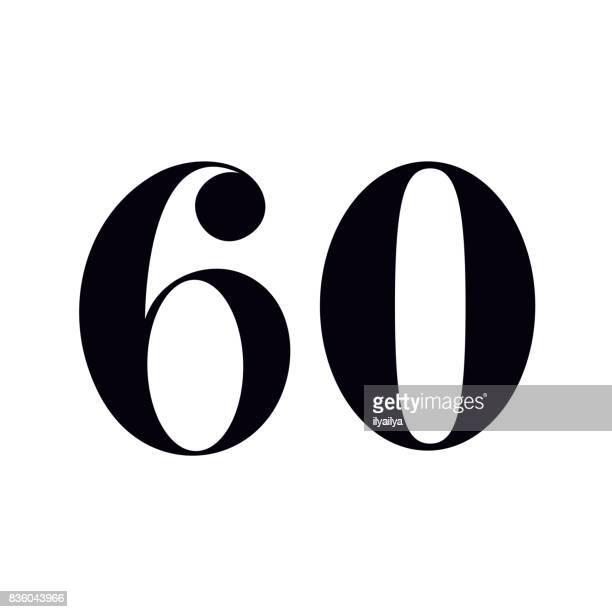 60 数印刷デザイン - 60周年点のイラスト素材/クリップアート素材/マンガ素材/アイコン素材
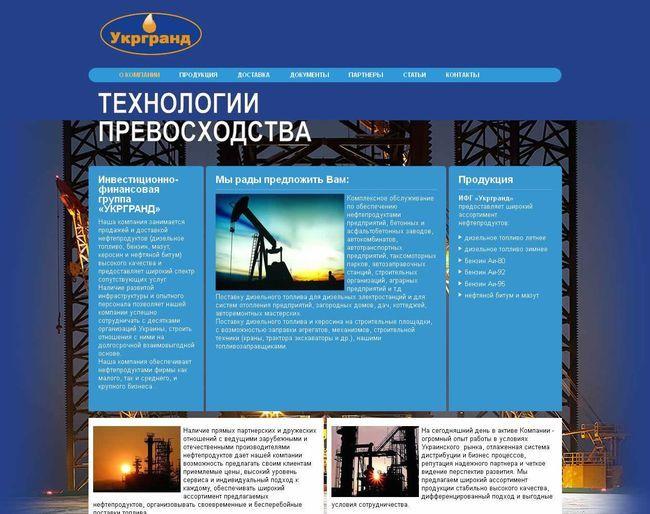 Широкий ассортимент нефтепродуктов от инвестиционно-финансовой группы «УКРГРАНД»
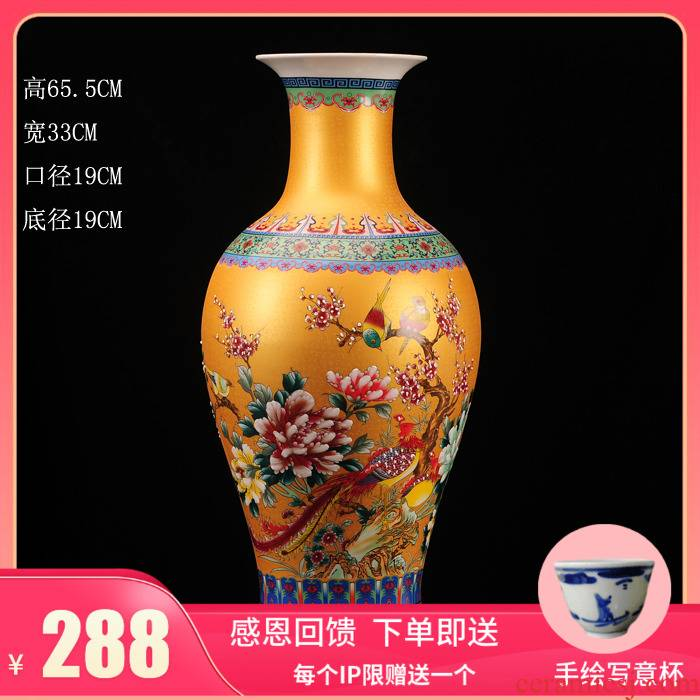 Jingdezhen ceramic vase furnishing articles of China arts and crafts continental vase Chinese vogue to live in the living room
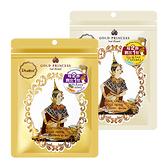 泰國皇家 Gold Princess 竹酢/生薑 足貼 10片入【BG Shop】2款可選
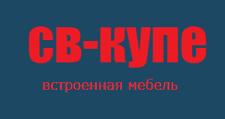 Салон мебели «СВ-Купе», г. Нижний Тагил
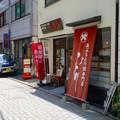 Photos: DSC00855箱根湯本駅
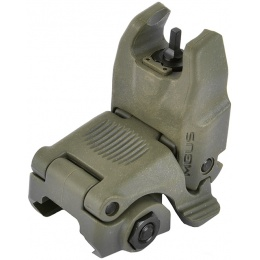 Magpul PTS MBUS Gen. 2 Back-Up Front Flip-Up Airsoft Sight - FOLIAGE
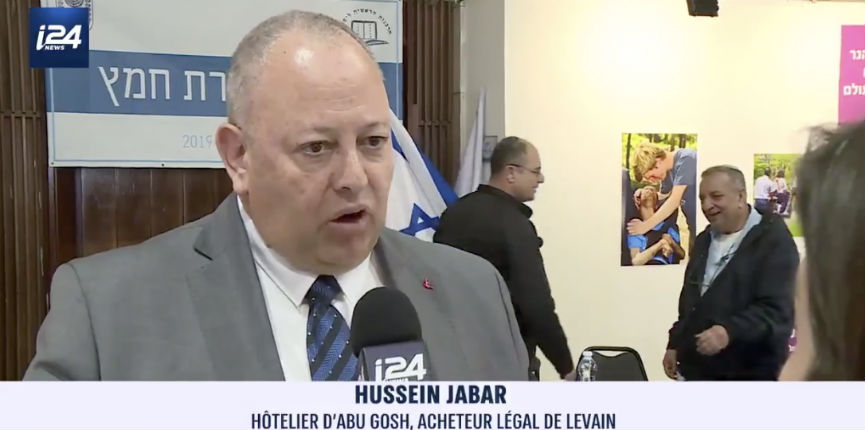 Un Arabe israélien achète tout le Hametz, le levain, d'Israël avant la Pâque juive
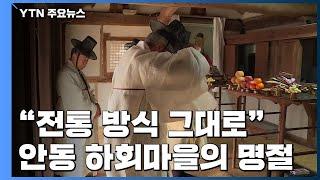세계문화유산 안동 하회마을의 새해 맞이 / YTN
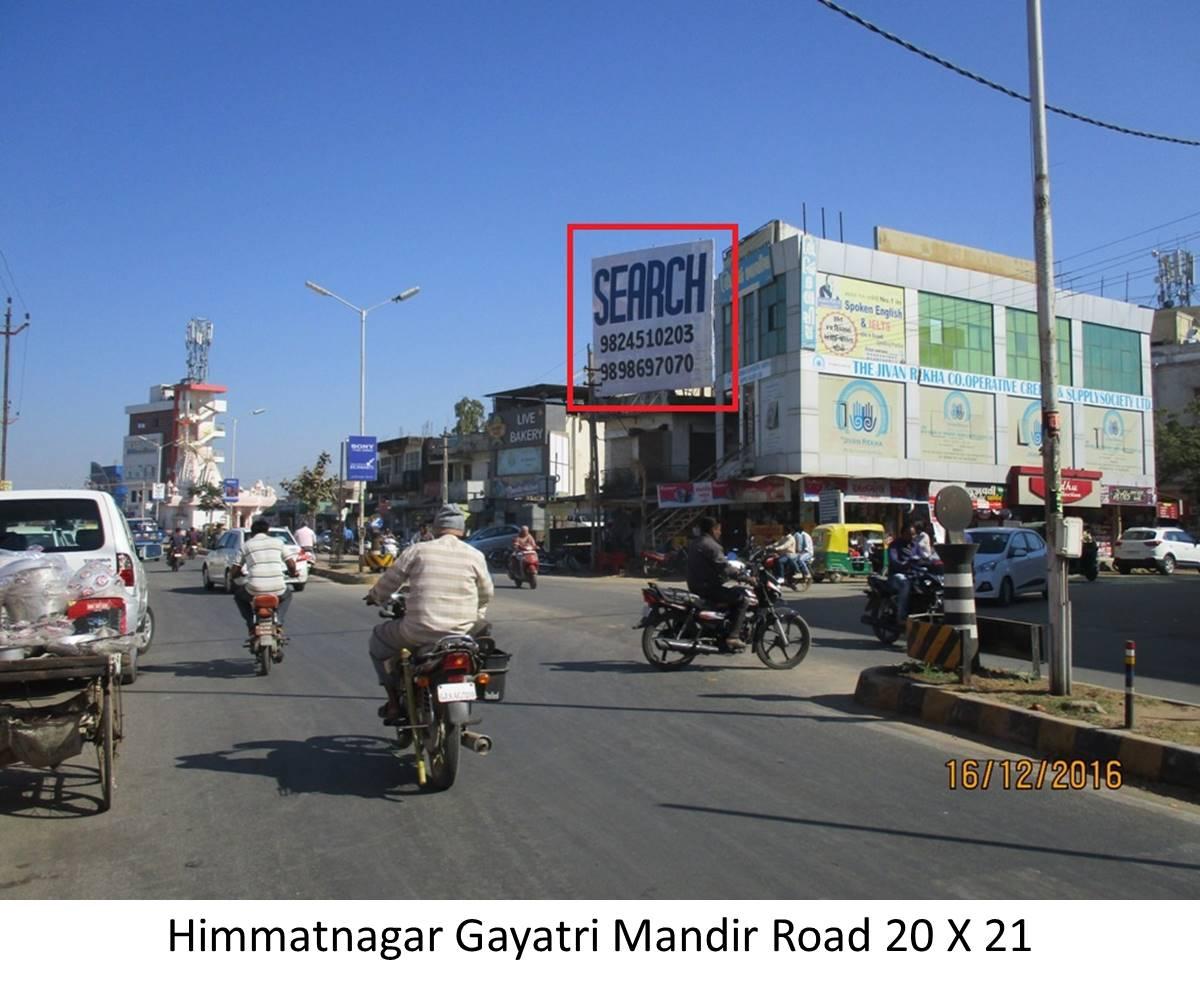 Gayatri Mandir Road, Himatnagar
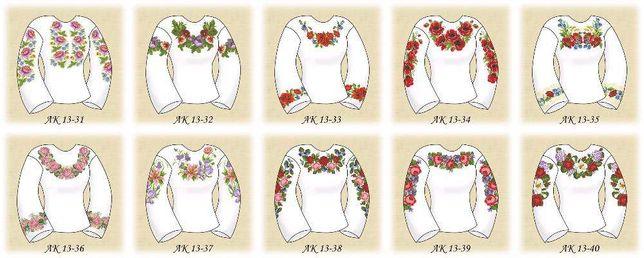 Набори заготовок для вишивки бісером жіночої сорочки (70 моделей) Львів -  зображення 5 f2e91e6dac617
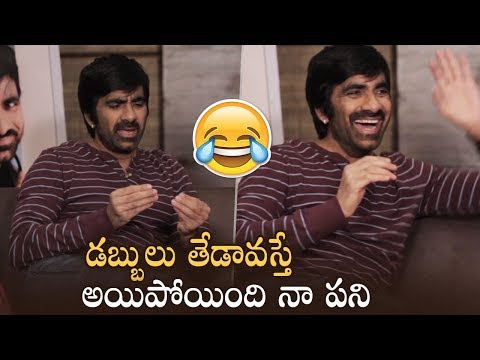 Hero Ravi Teja Shares A Hilarious Incident With His Father In Childhood | Manastars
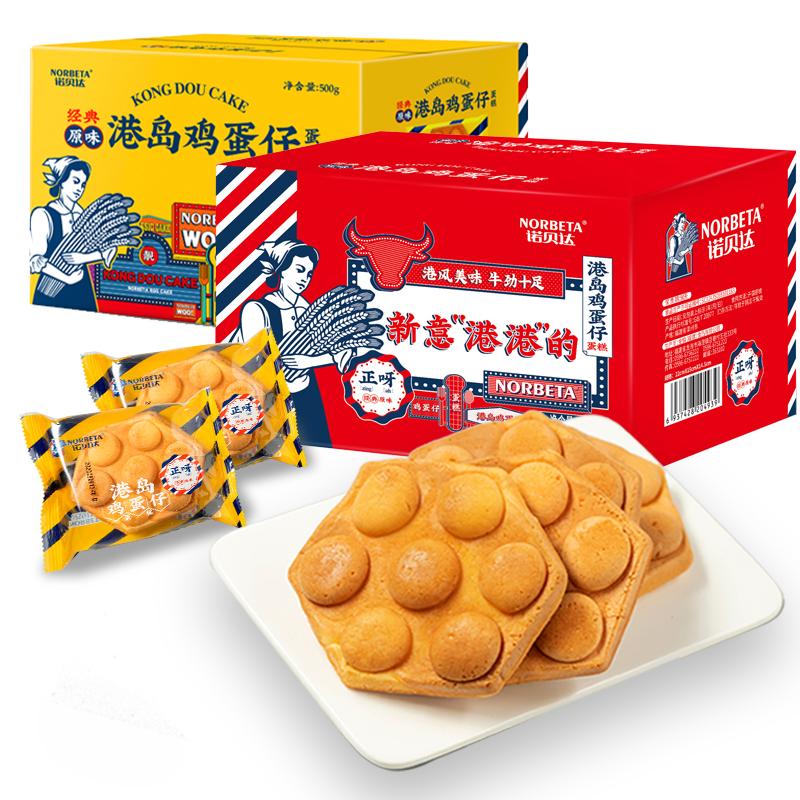 诺贝达港岛鸡蛋仔蛋糕点整箱面包营养早餐速食零食小吃网红鸡蛋糕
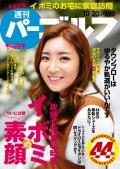週刊パーゴルフ 2015/10/20号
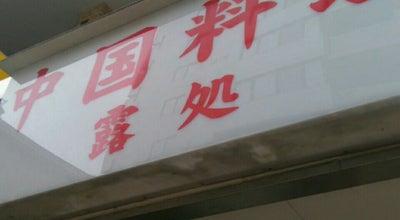 Photo of Chinese Restaurant 露処 at 泉町3-32, 国分寺市, Japan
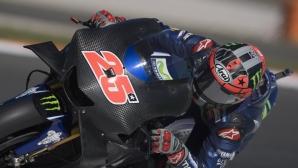 Довициозо: Yamaha се подиграва със забраната за аерокрила в MotoGP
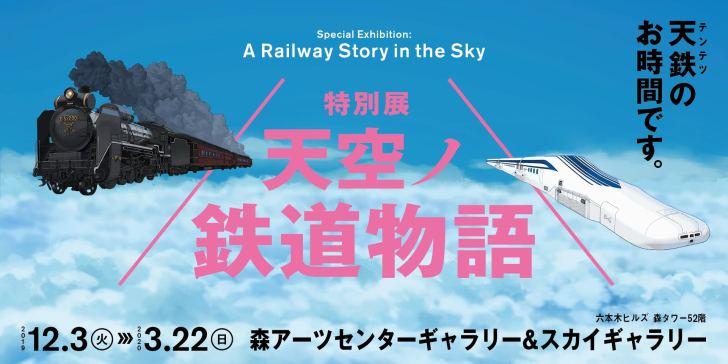 「天空ノ鉄道物語」の画像検索結果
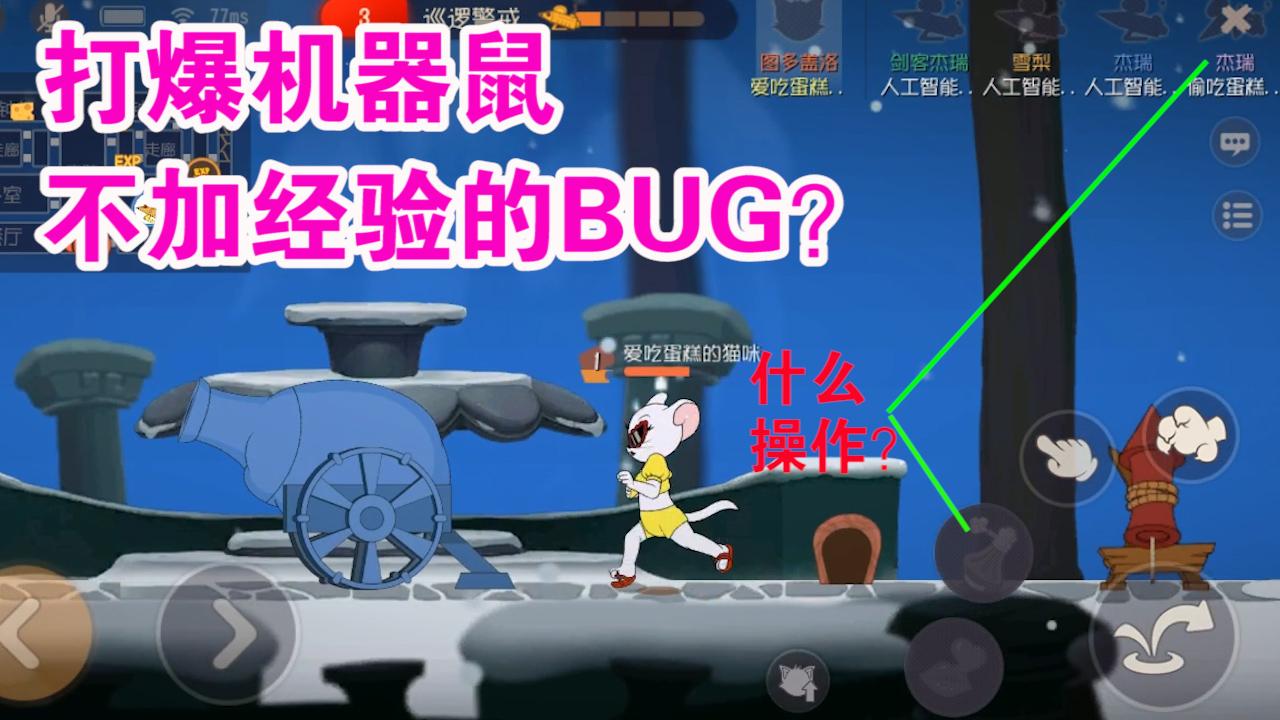 猫和老鼠:打爆机器鼠不会获得经验?是官方暗改还是BUG?难受了[多图]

=====

Within the material above, find the part that opens with the line containing "Magpul PTS MBUS" and closes with the line containing "Photo of Chinese", and reproduce it exactly without the pictures.

 Magpul PTS MBUS Gen. 2 Back-Up Front Flip-Up Airsoft Sight - FOLIAGE
 Un Arabe israélien achète tout le Hametz, le levain, d'Israël avant la Pâque juive
세계문화유산 안동 하회마을의 새해 맞이 / YTN
 Gayatri Mandir Road, Himatnagar
 Набори заготовок для вишивки бісером жіночої сорочки (70 моделей) Львів -  зображення 5 f2e91e6dac617
 Hero Ravi Teja Shares A Hilarious Incident With His Father In Childhood | Manastars
 诺贝达港岛鸡蛋仔蛋糕点整箱面包营养早餐速食零食小吃网红鸡蛋糕
週刊パーゴルフ 2015/10/20号
 Photo of Chinese Restaurant 露処 at 泉町3-32, 国分寺市, Japan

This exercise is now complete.